### Task to complete
Would you transcribe each of the entries exactly, with nothing added or dropped?

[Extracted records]
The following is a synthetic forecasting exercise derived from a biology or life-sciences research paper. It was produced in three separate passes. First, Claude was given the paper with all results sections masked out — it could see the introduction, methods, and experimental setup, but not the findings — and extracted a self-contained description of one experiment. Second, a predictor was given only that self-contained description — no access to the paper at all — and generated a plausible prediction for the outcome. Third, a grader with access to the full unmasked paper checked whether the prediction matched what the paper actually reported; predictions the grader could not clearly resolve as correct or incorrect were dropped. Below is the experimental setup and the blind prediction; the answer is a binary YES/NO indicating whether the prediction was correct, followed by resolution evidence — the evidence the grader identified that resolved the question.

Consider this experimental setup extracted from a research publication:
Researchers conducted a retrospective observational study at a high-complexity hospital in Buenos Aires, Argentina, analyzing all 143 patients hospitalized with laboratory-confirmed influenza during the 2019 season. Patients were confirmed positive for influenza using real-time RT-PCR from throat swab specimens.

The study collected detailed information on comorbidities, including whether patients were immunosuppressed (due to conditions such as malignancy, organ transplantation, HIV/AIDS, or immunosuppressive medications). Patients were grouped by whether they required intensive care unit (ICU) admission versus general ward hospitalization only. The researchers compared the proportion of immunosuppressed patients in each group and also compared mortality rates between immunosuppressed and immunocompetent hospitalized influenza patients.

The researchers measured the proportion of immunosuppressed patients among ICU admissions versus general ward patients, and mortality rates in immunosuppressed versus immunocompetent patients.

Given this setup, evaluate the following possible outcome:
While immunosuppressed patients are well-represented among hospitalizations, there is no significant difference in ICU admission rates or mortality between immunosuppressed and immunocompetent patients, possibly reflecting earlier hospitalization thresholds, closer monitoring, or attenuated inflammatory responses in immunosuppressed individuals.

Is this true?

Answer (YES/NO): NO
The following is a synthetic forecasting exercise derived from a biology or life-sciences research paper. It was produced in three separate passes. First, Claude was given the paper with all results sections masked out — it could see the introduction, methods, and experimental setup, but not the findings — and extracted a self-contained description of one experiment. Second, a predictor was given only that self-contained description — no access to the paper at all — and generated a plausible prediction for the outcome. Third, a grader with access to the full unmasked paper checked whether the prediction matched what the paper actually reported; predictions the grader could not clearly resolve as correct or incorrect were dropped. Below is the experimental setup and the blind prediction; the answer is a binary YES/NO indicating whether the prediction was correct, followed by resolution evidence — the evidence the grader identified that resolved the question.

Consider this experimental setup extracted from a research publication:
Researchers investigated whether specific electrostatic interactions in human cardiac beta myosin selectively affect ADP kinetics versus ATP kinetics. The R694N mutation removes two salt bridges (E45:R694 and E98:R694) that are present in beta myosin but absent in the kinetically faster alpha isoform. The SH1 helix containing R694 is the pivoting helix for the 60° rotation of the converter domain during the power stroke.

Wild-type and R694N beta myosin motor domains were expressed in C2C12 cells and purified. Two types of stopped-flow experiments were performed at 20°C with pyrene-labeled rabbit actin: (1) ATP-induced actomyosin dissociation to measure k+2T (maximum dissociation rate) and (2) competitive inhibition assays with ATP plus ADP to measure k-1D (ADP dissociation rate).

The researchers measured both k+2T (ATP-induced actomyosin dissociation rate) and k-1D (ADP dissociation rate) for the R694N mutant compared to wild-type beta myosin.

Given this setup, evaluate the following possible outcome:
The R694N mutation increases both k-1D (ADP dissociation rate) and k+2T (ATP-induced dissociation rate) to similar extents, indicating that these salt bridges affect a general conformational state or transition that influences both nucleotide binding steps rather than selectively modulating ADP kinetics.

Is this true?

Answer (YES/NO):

### Exercise solution
The following is a synthetic forecasting exercise derived from a biology or life-sciences research paper. It was produced in three separate passes. First, Claude was given the paper with all results sections masked out — it could see the introduction, methods, and experimental setup, but not the findings — and extracted a self-contained description of one experiment. Second, a predictor was given only that self-contained description — no access to the paper at all — and generated a plausible prediction for the outcome. Third, a grader with access to the full unmasked paper checked whether the prediction matched what the paper actually reported; predictions the grader could not clearly resolve as correct or incorrect were dropped. Below is the experimental setup and the blind prediction; the answer is a binary YES/NO indicating whether the prediction was correct, followed by resolution evidence — the evidence the grader identified that resolved the question.

Consider this experimental setup extracted from a research publication:
Researchers conducted a retrospective observational study at a high-complexity hospital in Buenos Aires, Argentina, analyzing all 143 patients hospitalized with laboratory-confirmed influenza during the 2019 season. Patients were confirmed positive for influenza using real-time RT-PCR from throat swab specimens.

The study collected detailed information on comorbidities, including whether patients were immunosuppressed (due to conditions such as malignancy, organ transplantation, HIV/AIDS, or immunosuppressive medications). Patients were grouped by whether they required intensive care unit (ICU) admission versus general ward hospitalization only. The researchers compared the proportion of immunosuppressed patients in each group and also compared mortality rates between immunosuppressed and immunocompetent hospitalized influenza patients.

The researchers measured the proportion of immunosuppressed patients among ICU admissions versus general ward patients, and mortality rates in immunosuppressed versus immunocompetent patients.

Given this setup, evaluate the following possible outcome:
While immunosuppressed patients are well-represented among hospitalizations, there is no significant difference in ICU admission rates or mortality between immunosuppressed and immunocompetent patients, possibly reflecting earlier hospitalization thresholds, closer monitoring, or attenuated inflammatory responses in immunosuppressed individuals.

Is this true?

Answer (YES/NO): NO
The following is a synthetic forecasting exercise derived from a biology or life-sciences research paper. It was produced in three separate passes. First, Claude was given the paper with all results sections masked out — it could see the introduction, methods, and experimental setup, but not the findings — and extracted a self-contained description of one experiment. Second, a predictor was given only that self-contained description — no access to the paper at all — and generated a plausible prediction for the outcome. Third, a grader with access to the full unmasked paper checked whether the prediction matched what the paper actually reported; predictions the grader could not clearly resolve as correct or incorrect were dropped. Below is the experimental setup and the blind prediction; the answer is a binary YES/NO indicating whether the prediction was correct, followed by resolution evidence — the evidence the grader identified that resolved the question.

Consider this experimental setup extracted from a research publication:
Researchers investigated whether specific electrostatic interactions in human cardiac beta myosin selectively affect ADP kinetics versus ATP kinetics. The R694N mutation removes two salt bridges (E45:R694 and E98:R694) that are present in beta myosin but absent in the kinetically faster alpha isoform. The SH1 helix containing R694 is the pivoting helix for the 60° rotation of the converter domain during the power stroke.

Wild-type and R694N beta myosin motor domains were expressed in C2C12 cells and purified. Two types of stopped-flow experiments were performed at 20°C with pyrene-labeled rabbit actin: (1) ATP-induced actomyosin dissociation to measure k+2T (maximum dissociation rate) and (2) competitive inhibition assays with ATP plus ADP to measure k-1D (ADP dissociation rate).

The researchers measured both k+2T (ATP-induced actomyosin dissociation rate) and k-1D (ADP dissociation rate) for the R694N mutant compared to wild-type beta myosin.

Given this setup, evaluate the following possible outcome:
The R694N mutation increases both k-1D (ADP dissociation rate) and k+2T (ATP-induced dissociation rate) to similar extents, indicating that these salt bridges affect a general conformational state or transition that influences both nucleotide binding steps rather than selectively modulating ADP kinetics.

Is this true?

Answer (YES/NO):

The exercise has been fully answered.